▸ DIRECTIONS FOR THIS TASK: In the rendering code excerpt below, what value does the printed output show for OIIO loader support?

▸ TEXT PASSAGE:

◆ ◆ ◆ ◆ ◆

This utility class can now be used for rendering with specified output frame parameters.

glslRenderer = GlslRenderer()
renderSize = glslRenderer.getDefaultRenderSize()
glslRenderer.initialize(renderSize[0], renderSize[1], mx_render.BaseType.UINT8)
print('Initialized renderer')
print('- Have OIIO loader support: %s' % glslRenderer.haveOIIOLoader()) 
print('- Have GLTF loader support: %s' % glslRenderer.haveGLTFLoader()) 

# This is not exposed
#clearColor = mx.Color3(1.0, 1.0, 1.0)
#glslRenderer.setScreenColor(clearColor)

Initialized renderer
- Have OIIO loader support: False
- Have GLTF loader support: True

In the sample code we set up to:

1. Use a sphere as the scene geometry

geometryHandler = glslRenderer.getGeometyHandler()
if geometryHandler:
    print('- Initialized geometry loader:')

    desiredGeometry = 'sphere'
    geometryFile = './data/sphere.obj'
    if desiredGeometry == 'shaderball':
        if glslRenderer.haveGLTFLoader():
            geometryFile = './data/shaderball.glb'

    glslRenderer.loadGeometry(geometryFile)
    for mesh in geometryHandler.getMeshes():
        print(' - Loaded Mesh: "%s"' % mesh.getName())

- Initialized geometry loader:
 - Loaded Mesh: ".\data\sphere.obj"

2. Set up the input file to render

inputFilename = './data/standard_surface_marble_solid.mtlx'
inputFilename = './data/unlit_marble_solid.mtlx'
inputFilename = './data/unlit_image.mtlx'
try:
    mx.readFromXmlFile(doc, inputFilename)        
    valid, msg = doc.validate()
    if not valid:
        raise mx.Exception('Document is invalid')

    print('Read in valid file "'"%s"'" for rendering.' % inputFilename)

except mx.ExceptionFileMissing as err:
    print('File %s could not be loaded: "' % inputFilename, err, '"')
except mx.Exception as err:
    print('File %s fail to load properly: "' % inputFilename, err, '"')

File ./data/unlit_image.mtlx fail to load properly: " Document is invalid "

3. Set up the lighting. A document which specifies the lighting is required. This could be in the working document or a separately loaded in document. Here only indirect lighting is setup.

glslRenderer.initializeLights(None, False, 
                              './data/lights/san_giuseppe_bridge.hdr', 
                              './data/lights/irradiance/san_giuseppe_bridge.hdr',
                              False)

◆ ◆ ◆ ◆ ◆

▸ RECORDED INFORMATION:
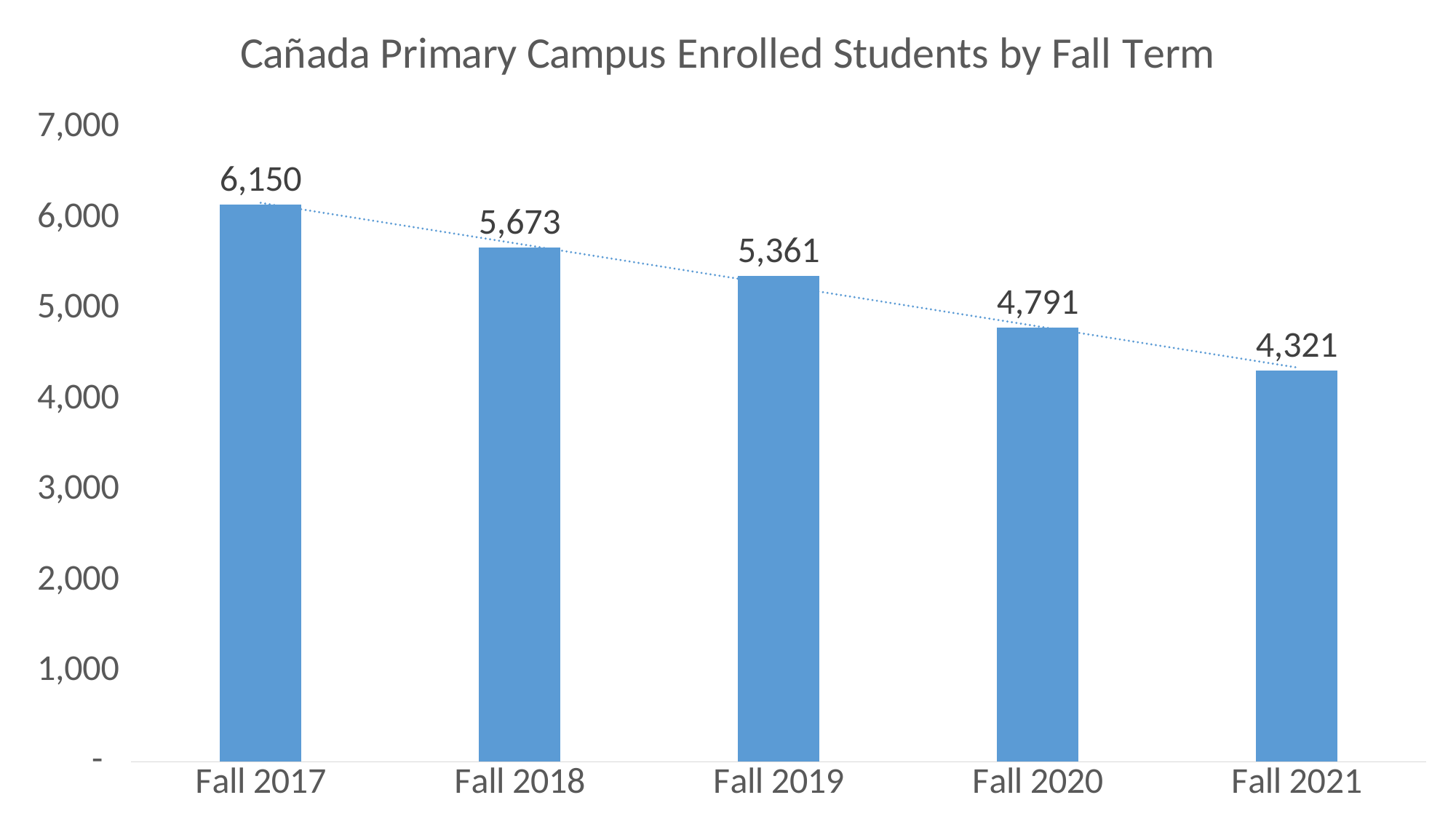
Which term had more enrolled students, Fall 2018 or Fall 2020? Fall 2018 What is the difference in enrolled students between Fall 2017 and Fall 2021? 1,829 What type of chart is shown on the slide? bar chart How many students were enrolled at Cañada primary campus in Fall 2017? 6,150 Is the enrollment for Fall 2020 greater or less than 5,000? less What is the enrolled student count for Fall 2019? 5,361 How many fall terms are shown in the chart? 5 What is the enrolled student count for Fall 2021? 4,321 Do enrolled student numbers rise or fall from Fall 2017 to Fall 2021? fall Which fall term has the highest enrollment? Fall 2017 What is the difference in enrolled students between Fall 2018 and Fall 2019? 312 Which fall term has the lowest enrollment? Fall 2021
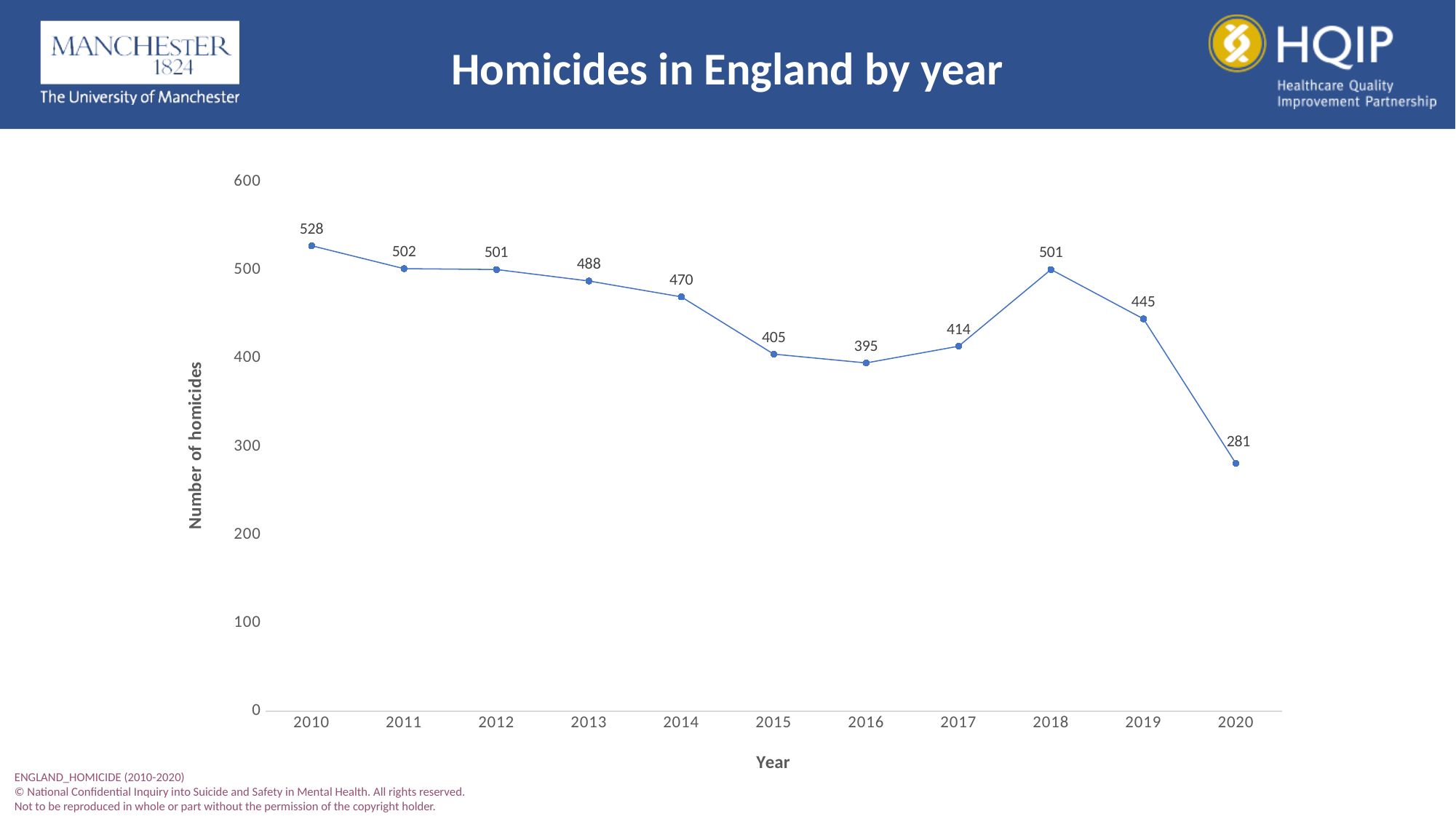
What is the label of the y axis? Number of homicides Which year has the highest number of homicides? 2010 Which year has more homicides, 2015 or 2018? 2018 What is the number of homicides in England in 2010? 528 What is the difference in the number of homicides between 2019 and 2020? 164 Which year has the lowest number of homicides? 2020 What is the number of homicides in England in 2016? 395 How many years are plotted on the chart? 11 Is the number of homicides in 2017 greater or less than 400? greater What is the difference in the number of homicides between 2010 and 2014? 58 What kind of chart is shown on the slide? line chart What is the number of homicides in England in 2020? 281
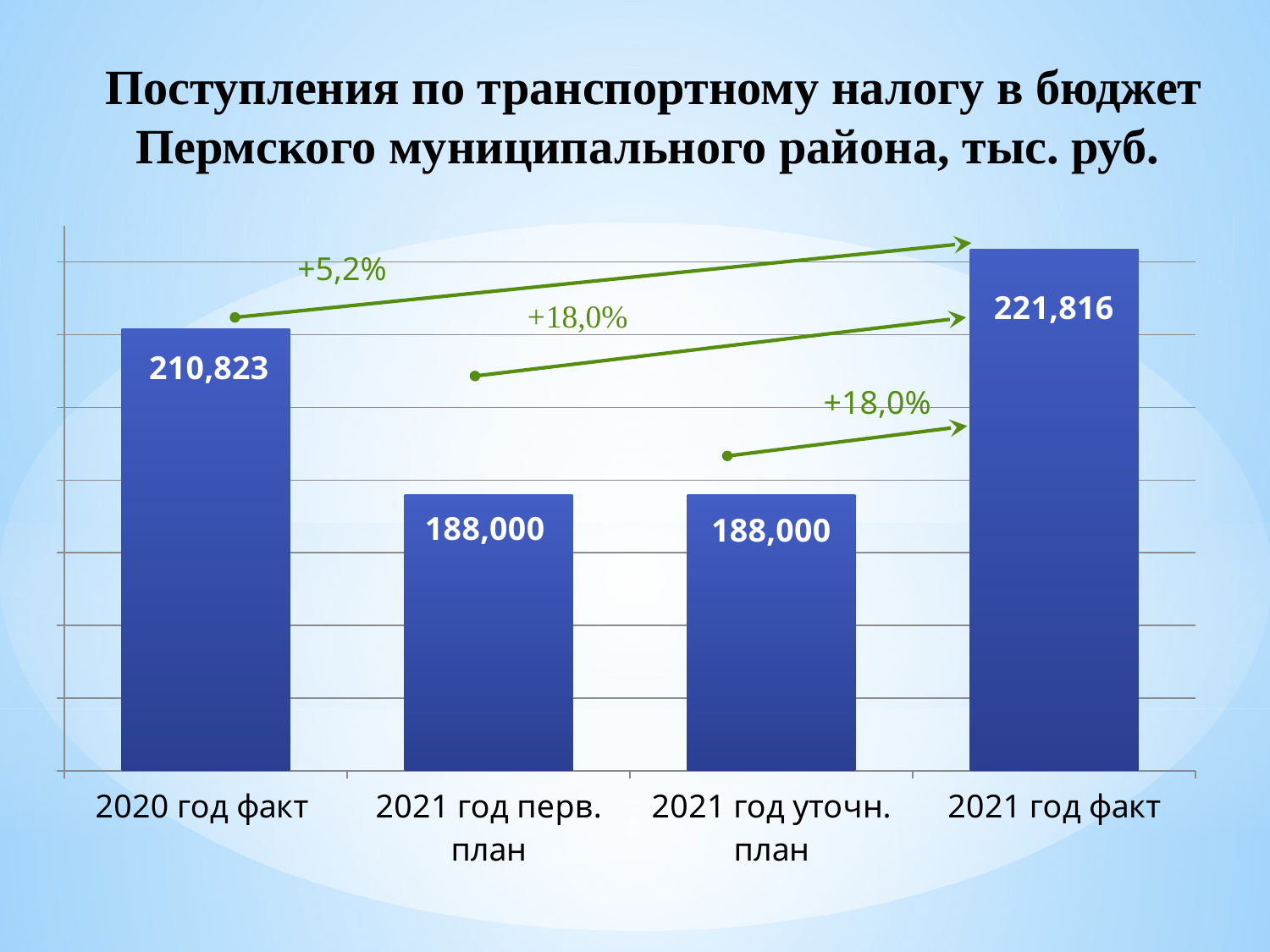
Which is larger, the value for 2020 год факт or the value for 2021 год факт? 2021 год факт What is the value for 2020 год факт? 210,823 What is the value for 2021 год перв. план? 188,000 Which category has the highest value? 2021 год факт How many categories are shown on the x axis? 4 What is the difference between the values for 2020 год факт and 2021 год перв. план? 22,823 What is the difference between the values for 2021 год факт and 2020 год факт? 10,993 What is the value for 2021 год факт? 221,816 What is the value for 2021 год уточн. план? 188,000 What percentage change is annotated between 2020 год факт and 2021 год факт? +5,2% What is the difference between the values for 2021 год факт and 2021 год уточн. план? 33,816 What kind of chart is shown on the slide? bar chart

◆ ◆ ◆ ◆ ◆

▸ ANSWER TO THIS PROBLEM: False